Philippines braces to evacuate workers in Iraq, Iran

MANILA, PHILIPPINES (AP) — Philippine President Rodrigo Duterte ordered the military to prepare to deploy its aircraft and ships “at any moment’s notice” to evacuate thousands of Filipino workers in Iraq and Iran should violence break out, reflecting Asia’s growing fears for its citizens in the increasingly volatile Middle East.

Other Asian nations with large populations of expatriate labour may face similar decisions amid the rapidly escalating tensions between the United States (US) and Iran following last week’s US airstrike that killed Iranian top General Qassem Soleimani in Baghdad.

South Korean government have discussed strengthening protections for the nearly 1,900 South Koreans in Iraq and Iran. Indian Foreign Ministry spokesman Raveesh Kumar said India wasn’t planning to evacuate any citizens from the volatile region “yet”. Duterte held an emergency meeting with his defence secretary and top military and police officials last Sunday to discuss the evacuation plans.

“President Duterte ordered the Armed Forces of the Philippines to be prepared to deploy military assets to repatriate overseas Filipinos in the Middle East, particularly from Iran and Iraq, at any moment’s notice,” said Senator Christopher Lawrence Go.

Duterte expressed fears yesterday that the Philippines may have to carry out massive evacuations if violence hits Middle Eastern countries like Saudi Arabia that host large numbers of Filipino workers.

Protesters take part in a rally in front of the US embassy in Manila. PHOTO: AFP

“I’m nervous. Iran seems to be bent on a retaliation, which I think will come. It’s a matter of time … the cry for blood is there,” Duterte said.
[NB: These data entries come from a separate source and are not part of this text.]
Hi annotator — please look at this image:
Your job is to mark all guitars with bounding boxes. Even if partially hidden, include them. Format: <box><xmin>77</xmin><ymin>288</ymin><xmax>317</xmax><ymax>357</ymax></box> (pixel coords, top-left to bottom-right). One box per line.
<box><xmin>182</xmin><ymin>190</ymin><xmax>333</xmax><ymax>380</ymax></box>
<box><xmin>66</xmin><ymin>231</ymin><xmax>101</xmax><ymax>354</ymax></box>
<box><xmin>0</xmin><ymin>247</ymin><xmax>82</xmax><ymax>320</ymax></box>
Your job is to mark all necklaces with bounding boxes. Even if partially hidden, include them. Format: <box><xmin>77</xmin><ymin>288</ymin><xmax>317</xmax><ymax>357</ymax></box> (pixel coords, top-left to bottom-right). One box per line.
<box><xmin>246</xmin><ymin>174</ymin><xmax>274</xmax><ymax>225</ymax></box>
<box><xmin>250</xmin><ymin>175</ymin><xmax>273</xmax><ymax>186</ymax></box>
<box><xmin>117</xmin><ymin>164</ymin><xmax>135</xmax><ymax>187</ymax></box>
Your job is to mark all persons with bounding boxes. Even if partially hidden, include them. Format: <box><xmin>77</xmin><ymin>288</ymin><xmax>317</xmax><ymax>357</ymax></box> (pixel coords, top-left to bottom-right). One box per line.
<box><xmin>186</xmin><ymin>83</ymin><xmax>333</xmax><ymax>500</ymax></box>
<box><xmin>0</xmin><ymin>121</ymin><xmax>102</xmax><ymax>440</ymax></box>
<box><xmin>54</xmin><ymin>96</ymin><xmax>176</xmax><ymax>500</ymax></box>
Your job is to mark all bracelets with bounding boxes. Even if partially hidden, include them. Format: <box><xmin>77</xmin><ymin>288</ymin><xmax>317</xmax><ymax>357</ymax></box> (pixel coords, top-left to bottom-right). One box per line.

He urged Congress to hold a special session on the impact of a possible crisis in the Middle East and set aside contingency funds.

Iran has vowed to retaliate and US President Donald Trump warned that US forces would hit back at 52 Iranian targets if Americans come under attack. Iraq’s Parliament has also called for the expulsion of all American troops from Iraqi soil, which could revive the Islamic State group in Iraq, making the Middle East a far more dangerous and unstable place.

Compounding contingency plans is the uncertainty where hostilities could possibly break out.

Philippines Military Chief of Staff Lt General Felimon Santos Jr said Philippine forces have identified possible evacuation routes not only in Iraq and Iran but other hotspots, like Israel.

“There are probabilities like that and we are improving our plans just to cover everything just in case something happens,” Santos told reporters in Manila.

Other countries face similar dilemmas. Asians make up 40 per cent of the world’s migrants, and Middle Eastern countries are a common destination. African migrants are also employed around the Middle East, though the possibility of their home countries arranging evacuations is uncertain.

Arab states are home to more than seven million Indian expatriates who help drive the region’s economy and keep its cities teeming with doctors, engineers, teachers, drivers, construction workers and other labourers. In United Arab Emirates, Indians outnumber Emiratis three to one.

South Korea’s Foreign Ministry said yesterday that government agencies had discussed preparations for an escalating crisis in the Middle East but had no immediate plans for evacuations.